On the 39th anniversary of the day Johnson signed the bill into law, Voting Rights Museum tour director Joanne Bland led a group of teachers from Charlotte, N.C. through the museum and detailed the events leading to the historic Selma to Montgomery march.

She ended the tour at the main entrance to the museum, where awaiting them was a large icing-covered birthday cake complete with candles.

Lawrence Huggins, organizer of the teacher marches in Selma, was invited to speak before the cutting of the cake.

“Three people died trying to register blacks in Selma to vote,” Huggins said. “It’s important for us to never forget them and what they did for us. There are a lot of black people in politics today because of this act. It was an important milestone for blacks and all Americans.”

Bland then encouraged a group of young teens visiting from Chicago, who had also come to tour the museum, to register to vote when they turned 18.

“On your 18th birthday, the greatest gift you can give yourself is to go to the courthouse and register to vote,” Bland said.

The entire group then sang “Happy Birthday” before blowing out the candles on the cake and enjoying a slice.

Bland said a rumor has circulating around the nation that the Voting Rights Act will expire in 2007.

“This is not true. Blacks will never lose their right to vote, but there are some special provisions in act that are going to expire,” Bland said. “We are getting a petition together to send to the Department of Justice to make these provisions permanent.”
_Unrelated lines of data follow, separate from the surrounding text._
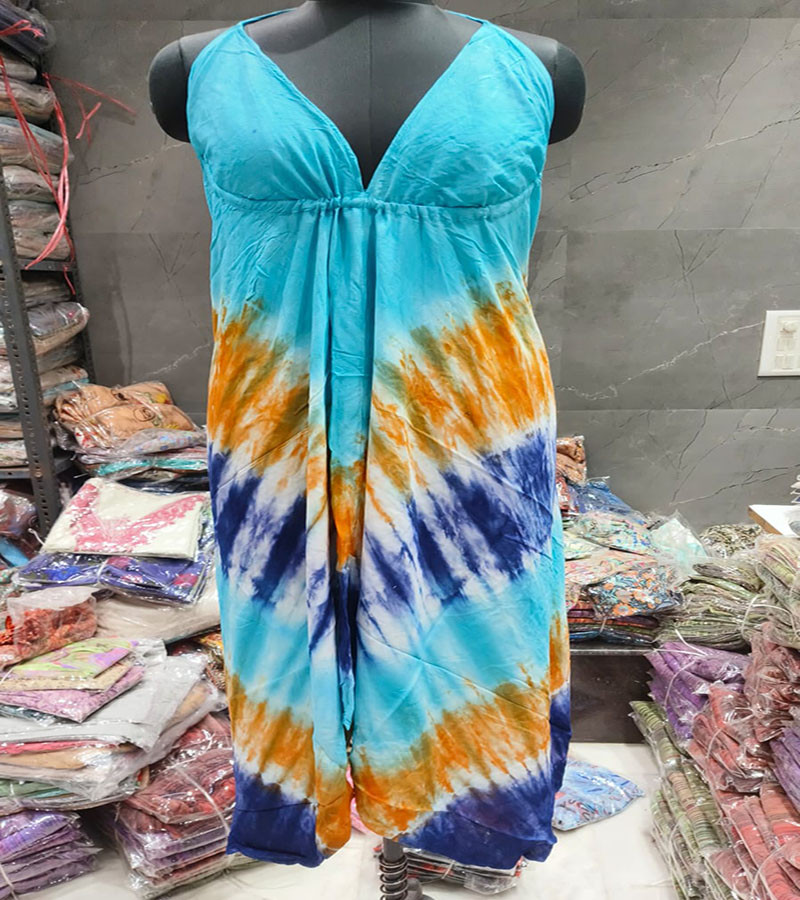 Tie-dye Print Cotton Fabric Dress For Women's GC-AP-1203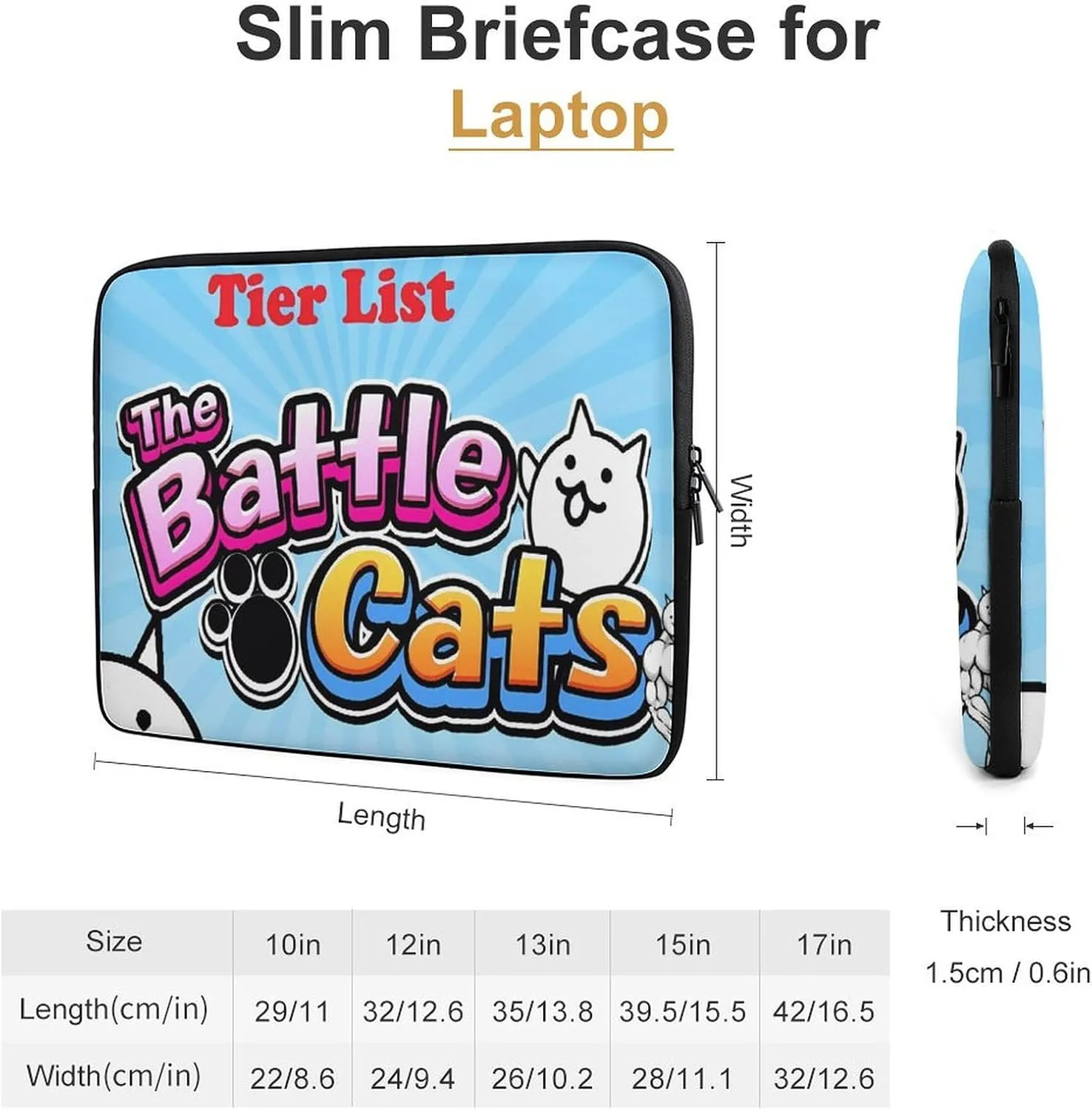 Battle-Cats Slim Laptop Bag - Lightweight And Water-Resistant Carrying Case with Handle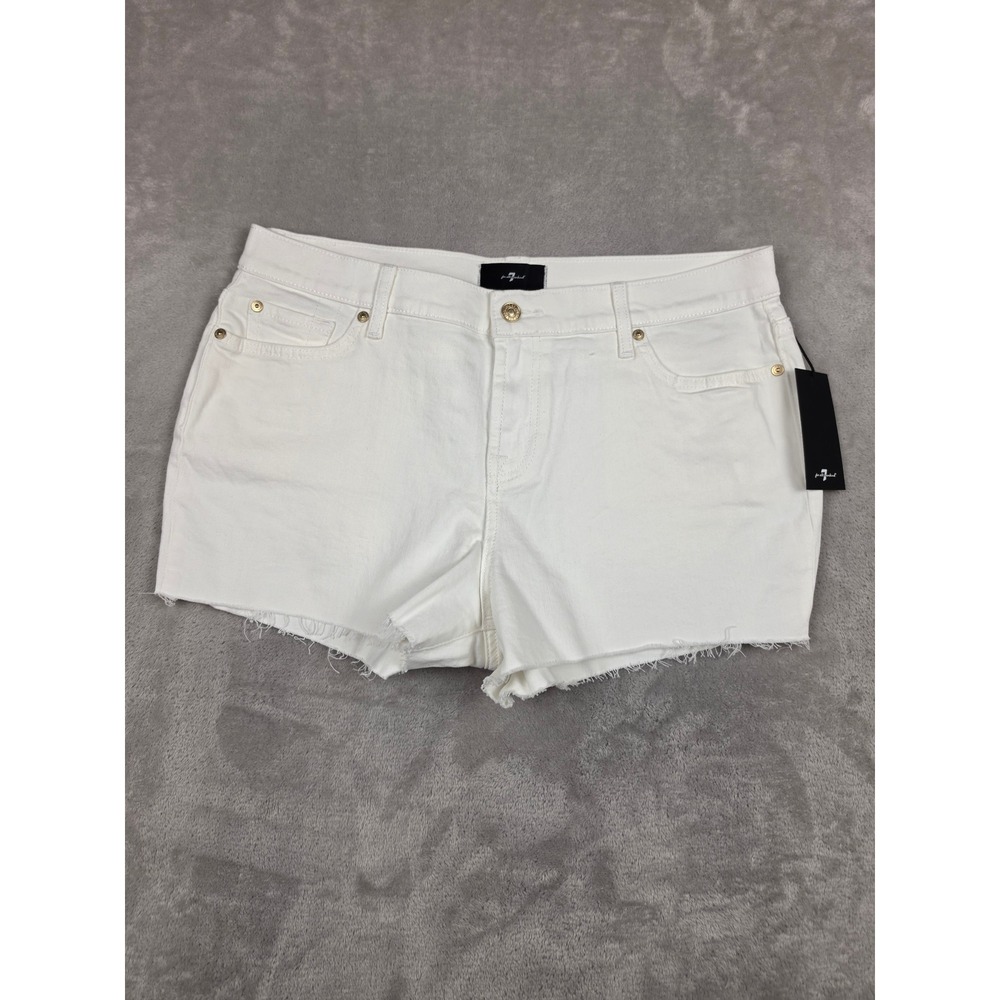 7 For All Mankind Denim Shorts Women 32 White Cut Off Raw Hem 2.5-3" Inseam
According to the U.S. Department of Justice, the limited time special provisions give the U.S. Attorney General authorization to send federal registrars to counties where the local registrar refuses to register blacks. The special provisions also require some jurisdictions to get approval before implementing new voting practices.

If these special provisions to expire, the DOJ says, they can be reinstated by court order if there is a case of discriminatory practices.

“I wouldn’t want any part of the Voting Rights Act to expire,” Bland said. “The whole thing should be made permanent.”

The special provisions of the Voting Rights Act are expected to expire in 2007 if the President does not extend them.